The Troubleshooters researched the Aviation Safety Reporting System, managed by NASA, and found twenty-three examples of anonymously reported near mid-air collisions (NMACs) at Sikorsky Memorial Airport since 1992.

"It's almost always a surprise to the pilot and I've had two or three myself," pilot David Faile said.

But aviation safety consultants said there could be more close calls that go unreported.

"There's nothing being done to mitigate the safety risk that's being caused by not having a ground-based radar," said Gabe Bruno, a retired FAA manager-turned safety consultant.

Perhaps more troubling, pilots said the FAA has known about the issue for years. Airport administrators said they have been waiting on a federally-funded radar display since 1994.

"The FAA talks about priorities in funding and that's what we were probably a victim of," superintendent of operations Steve Ford said.

However, the FAA said the Terminal Radar Approach Control (TRACON) facility in Westbury, New York, can monitor Bridgeport's airspace and relay any air traffic concerns to Sikorsky Memorial Airport.

But that's different than a tower having its own radar display.

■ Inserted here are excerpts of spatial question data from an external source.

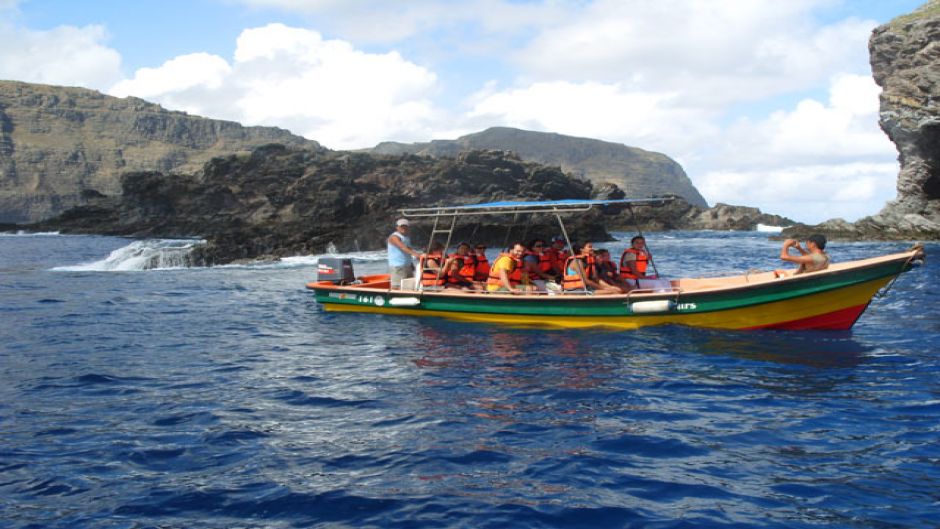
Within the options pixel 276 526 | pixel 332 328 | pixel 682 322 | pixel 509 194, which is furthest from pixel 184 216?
pixel 276 526

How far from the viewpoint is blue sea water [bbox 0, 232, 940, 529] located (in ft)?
19.9

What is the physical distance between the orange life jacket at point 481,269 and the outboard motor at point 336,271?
3.81m

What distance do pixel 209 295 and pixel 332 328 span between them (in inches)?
355

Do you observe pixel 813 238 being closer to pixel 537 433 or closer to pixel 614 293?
pixel 614 293

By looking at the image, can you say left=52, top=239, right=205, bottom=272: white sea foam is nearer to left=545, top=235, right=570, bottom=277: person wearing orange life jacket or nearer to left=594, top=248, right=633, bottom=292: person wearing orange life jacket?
left=545, top=235, right=570, bottom=277: person wearing orange life jacket

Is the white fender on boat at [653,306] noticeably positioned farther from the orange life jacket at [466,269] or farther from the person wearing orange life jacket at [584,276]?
the orange life jacket at [466,269]

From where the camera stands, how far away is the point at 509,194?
77312 mm

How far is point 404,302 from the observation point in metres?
16.7

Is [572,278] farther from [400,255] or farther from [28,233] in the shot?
[28,233]

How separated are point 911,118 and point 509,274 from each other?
41583mm

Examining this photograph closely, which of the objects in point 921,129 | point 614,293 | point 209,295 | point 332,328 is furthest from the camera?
point 921,129

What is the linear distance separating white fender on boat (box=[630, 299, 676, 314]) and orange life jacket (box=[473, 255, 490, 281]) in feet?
14.0

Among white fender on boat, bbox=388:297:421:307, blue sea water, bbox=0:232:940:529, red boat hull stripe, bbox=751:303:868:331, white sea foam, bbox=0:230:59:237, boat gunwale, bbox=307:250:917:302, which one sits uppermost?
white sea foam, bbox=0:230:59:237

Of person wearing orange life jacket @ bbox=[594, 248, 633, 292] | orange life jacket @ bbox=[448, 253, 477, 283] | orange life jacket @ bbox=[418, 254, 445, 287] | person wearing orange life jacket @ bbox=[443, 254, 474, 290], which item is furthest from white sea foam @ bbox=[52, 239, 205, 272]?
person wearing orange life jacket @ bbox=[594, 248, 633, 292]
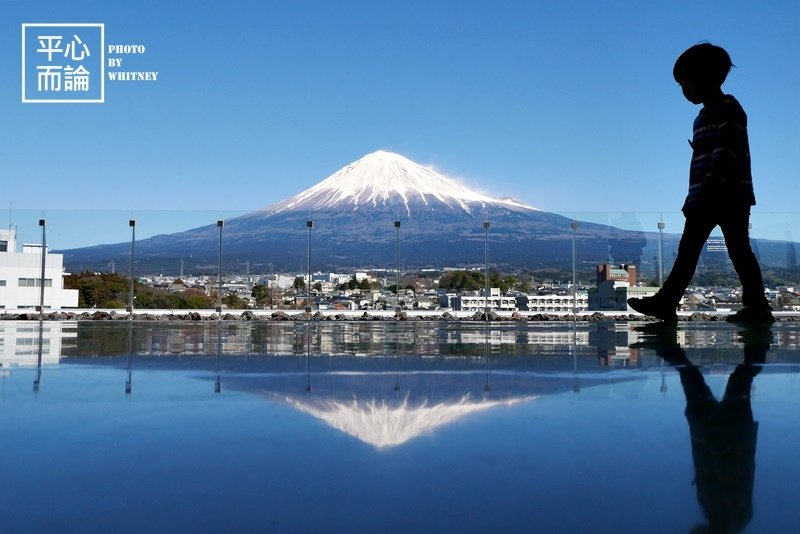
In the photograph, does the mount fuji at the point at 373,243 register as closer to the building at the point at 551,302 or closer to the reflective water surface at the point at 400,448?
the building at the point at 551,302

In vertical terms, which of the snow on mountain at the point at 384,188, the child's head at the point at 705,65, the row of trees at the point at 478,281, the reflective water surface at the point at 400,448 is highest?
the snow on mountain at the point at 384,188

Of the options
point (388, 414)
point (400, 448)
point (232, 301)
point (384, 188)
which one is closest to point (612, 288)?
point (232, 301)

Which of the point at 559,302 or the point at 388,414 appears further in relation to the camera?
the point at 559,302

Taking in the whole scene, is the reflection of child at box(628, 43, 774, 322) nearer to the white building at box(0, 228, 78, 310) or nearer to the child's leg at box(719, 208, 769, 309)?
the child's leg at box(719, 208, 769, 309)

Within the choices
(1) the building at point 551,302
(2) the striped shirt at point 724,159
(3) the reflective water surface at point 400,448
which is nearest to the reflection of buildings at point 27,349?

"They would be able to filter everything out and just concentrate on the traffic that they're interested that is local," Ford said.

Ford said conditions along the nearby shoreline often get hazy. He said air controllers in the tower can talk to planes but not necessarily see them. That's when radar screens could possibly assist the controllers.

Sikorsky Memorial is a mid-sized airport. However, control towers at similar-sized airports, including Groton-New London, Hartford-Brainard and Danbury, have radar displays .

"The minimum qualification to get on the list is 30,000 itinerant aircraft, which means that's the plane that comes here and leaves. He's not necessarily based here and we have met that requirement for several years," Ford said.

The FAA is upgrading existing radar systems across the country. It's also transitioning to a new satellite-based system called NextGen, but the Government Accountability Office reports NextGen is already more than four billion dollars over budget and behind schedule.

"When the FAA's philosophy is that we're moving away from ground-based radar and we're going to go the satellite system that we haven't been able to implement yet, you can see why the Bridgeport airport requesting ground-based radar is a very low priority," Bruno said. "My guess is it'll probably never happen."

Ford said Sikorsky Memorial is spending $30 million to upgrade its runway, lighting and navigation systems.

But some say the airport's safety overhaul won't be complete without one major addition.

"It seems only natural that if we upgrade to a modern system for landing at the airport with a brand-new runway, we should have radar here," Ford said.

Pilots said they wouldn't fly at Sikorsky Memorial if they didn't feel safe, but they admit it could be safer.

"The control tower, certainly, could benefit by having radar here," said Faile.

According to Ford, the FAA is planning to install a radar repeater screen at the airport within three years.